Table 2 Multivariable logistic regression for analyzing the risk factors for brain metastasis from CRC before PSM.
Survival Comparison Between CRC Patients With BM and Those Without BM
According to the results of univariable logistic regression (Supplementary Table 1, p < 0.05), we identified nine factors that could affect the outcomes of treatment, namely, grade, histology, pN, bone metastases, liver metastases, lung metastases, CEA, surgery, and radiotherapy, and used these factors to generate a propensity score. After PSM, we obtained 167 patients with BM and 321 patients with no BM in this study, and none of the above factors between the two groups was found to be significantly different (Supplementary Table 2, p > 0.05).

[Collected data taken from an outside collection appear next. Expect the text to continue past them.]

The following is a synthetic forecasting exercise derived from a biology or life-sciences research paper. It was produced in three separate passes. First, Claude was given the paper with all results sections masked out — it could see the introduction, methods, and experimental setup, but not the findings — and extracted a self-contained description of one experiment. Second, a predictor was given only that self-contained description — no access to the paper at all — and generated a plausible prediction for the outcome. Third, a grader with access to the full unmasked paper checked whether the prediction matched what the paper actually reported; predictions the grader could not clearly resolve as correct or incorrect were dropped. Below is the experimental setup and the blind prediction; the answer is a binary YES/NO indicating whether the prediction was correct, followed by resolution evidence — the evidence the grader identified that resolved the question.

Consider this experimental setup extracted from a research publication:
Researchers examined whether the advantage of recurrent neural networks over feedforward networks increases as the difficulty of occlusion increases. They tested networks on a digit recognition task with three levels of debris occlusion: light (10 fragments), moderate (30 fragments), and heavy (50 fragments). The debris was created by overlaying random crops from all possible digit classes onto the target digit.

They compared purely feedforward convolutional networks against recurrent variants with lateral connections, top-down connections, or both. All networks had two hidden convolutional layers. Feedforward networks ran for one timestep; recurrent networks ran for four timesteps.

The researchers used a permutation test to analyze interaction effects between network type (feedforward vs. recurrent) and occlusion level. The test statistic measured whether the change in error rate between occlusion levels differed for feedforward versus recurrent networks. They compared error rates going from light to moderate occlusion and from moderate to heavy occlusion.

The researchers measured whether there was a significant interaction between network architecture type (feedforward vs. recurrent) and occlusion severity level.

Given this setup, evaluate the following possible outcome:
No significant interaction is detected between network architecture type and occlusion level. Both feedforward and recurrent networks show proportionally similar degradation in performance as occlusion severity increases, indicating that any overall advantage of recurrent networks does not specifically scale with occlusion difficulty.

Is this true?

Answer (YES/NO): NO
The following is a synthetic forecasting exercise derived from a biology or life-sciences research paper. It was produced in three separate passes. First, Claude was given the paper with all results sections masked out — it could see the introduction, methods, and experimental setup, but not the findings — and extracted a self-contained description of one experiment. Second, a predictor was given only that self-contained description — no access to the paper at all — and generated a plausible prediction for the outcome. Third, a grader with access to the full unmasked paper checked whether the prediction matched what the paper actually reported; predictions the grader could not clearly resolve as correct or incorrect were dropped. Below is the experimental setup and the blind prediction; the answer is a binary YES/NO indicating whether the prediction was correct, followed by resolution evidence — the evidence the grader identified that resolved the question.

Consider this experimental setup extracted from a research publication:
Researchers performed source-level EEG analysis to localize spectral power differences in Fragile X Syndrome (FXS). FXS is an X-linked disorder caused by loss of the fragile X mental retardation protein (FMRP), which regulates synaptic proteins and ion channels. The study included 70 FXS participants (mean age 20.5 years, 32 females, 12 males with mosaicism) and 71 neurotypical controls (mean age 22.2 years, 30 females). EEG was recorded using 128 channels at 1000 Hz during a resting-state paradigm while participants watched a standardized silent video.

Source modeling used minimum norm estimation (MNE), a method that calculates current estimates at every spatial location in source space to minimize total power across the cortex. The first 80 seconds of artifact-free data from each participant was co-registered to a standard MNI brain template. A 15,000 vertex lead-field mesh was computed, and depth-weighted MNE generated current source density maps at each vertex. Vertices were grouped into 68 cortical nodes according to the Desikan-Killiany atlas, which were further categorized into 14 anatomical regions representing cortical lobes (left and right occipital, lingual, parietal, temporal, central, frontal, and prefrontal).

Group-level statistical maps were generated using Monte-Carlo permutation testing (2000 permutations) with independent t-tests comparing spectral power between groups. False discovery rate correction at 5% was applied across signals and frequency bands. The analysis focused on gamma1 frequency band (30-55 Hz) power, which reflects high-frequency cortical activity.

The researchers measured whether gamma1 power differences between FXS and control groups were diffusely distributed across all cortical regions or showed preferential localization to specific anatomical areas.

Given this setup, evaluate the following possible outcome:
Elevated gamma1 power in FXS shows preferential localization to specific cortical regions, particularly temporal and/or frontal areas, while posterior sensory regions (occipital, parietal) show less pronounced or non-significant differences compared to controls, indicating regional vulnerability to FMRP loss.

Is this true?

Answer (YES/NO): NO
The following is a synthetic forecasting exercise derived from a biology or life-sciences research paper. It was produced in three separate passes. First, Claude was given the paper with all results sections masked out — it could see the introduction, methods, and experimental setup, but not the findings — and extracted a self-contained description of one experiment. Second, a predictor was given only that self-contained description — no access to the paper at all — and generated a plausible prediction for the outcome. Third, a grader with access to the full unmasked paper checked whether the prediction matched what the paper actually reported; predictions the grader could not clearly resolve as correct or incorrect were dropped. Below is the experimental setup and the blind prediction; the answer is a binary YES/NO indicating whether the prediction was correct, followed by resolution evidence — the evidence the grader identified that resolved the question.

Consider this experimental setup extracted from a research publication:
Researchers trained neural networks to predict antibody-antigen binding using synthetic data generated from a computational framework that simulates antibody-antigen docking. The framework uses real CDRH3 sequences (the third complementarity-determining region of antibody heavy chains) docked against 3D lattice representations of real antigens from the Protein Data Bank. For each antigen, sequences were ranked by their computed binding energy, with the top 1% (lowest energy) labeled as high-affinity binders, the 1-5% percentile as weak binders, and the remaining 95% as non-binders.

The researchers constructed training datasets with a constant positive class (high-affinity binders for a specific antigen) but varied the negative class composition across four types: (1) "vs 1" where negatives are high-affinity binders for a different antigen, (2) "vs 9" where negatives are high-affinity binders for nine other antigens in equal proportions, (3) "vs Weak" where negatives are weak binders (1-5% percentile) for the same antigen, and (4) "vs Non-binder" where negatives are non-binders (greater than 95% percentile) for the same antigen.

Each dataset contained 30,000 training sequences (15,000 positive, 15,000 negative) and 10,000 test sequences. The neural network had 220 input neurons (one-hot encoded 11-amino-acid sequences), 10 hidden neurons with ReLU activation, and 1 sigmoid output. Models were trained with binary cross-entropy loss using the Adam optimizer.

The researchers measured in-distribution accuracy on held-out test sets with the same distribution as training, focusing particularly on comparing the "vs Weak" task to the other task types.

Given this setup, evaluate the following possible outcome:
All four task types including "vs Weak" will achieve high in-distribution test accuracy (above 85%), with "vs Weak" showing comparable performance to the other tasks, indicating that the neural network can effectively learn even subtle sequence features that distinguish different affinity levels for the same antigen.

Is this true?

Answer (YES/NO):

Furthermore, we compared the survival difference among patients after using PSM. The median CSS and OS of CRC patients without BM were significantly higher than that of patients with BM (16.0 months vs. 4.0 months for CSS, Figure 2A, p < 0.001; 14.0 months vs. 4.0 months for OS, Figure 2B, p < 0.001). Consistently, CRC patients with BM have worse CSS than those without BM after univariate Cox model (HR = 2.017; 95% CI = 1.626–2.503; p < 0.001, Supplementary Table 3). Meanwhile, after modeling all variables in multivariable Cox analysis, CRC patients with BM have worse CSS when compared with those without BM (HR = 2.621; 95% CI = 2.061–3.333; p < 0.001; Table 3). Similar results were also obtained when analyzed by OS (HR = 2.556; 95% CI = 2.026–3.225; p < 0.001; Table 3).
Figure 2 Kaplan–Meier curves for CRC patients with BM and those with no BM. (A) Cancer-specific survival (CSS) for CRC patients with BM and those with no BM. (B) Overall survival (OS) for CRC patients with BM and those with no BM. HR = hazard ratio. 95% CI = 95% confidence interval. p-value was calculated by log-rank test.
Table 3 Multivariable analyses using Cox models associated with CSS and OS for patients with CRC after PSM.
Survival Benefits of Clinical Factors and Therapies
We stratified the patients with BM by the number of additional distant metastasis organs and found that the median CSS for CRCBM patients with zero, one, two, and three or more additional distant metastasis organs were 9.0 months, 4.0 months, 3.0 months, and 2.0 months, respectively, with statistically significant differences (Figure 3A, p < 0.05). A similar result can also be found in OS (Figure 3B, p < 0.05).
Figure 3 Kaplan–Meier curves for CRC patients with BM after stratified by the number of additional distant metastasis organs. (A) Comparison of cancer-specific survival (CSS). (B) Comparison of overall survival (OS). p-value was calculated by log-rank test.
By performing both univariable and multivariable Cox regression analyses, we predicted the survival benefits of clinical factors and effective therapies for CRC patients with BM. Interestingly, the results demonstrated that a younger age of diagnosis and having received systematic therapies could mean a longer CSS and OS (Figures 4A, B, Table 4 and Supplementary Table 4, p < 0.05, each). However, clinicopathological factors, the presence of additional distant metastasis organs, and receiving surgery or radiotherapy do not have an influence on both CSS and OS in CRCBM patients (Figures 4A, B, Table 4 and Supplementary Table 4, p > 0.05, each).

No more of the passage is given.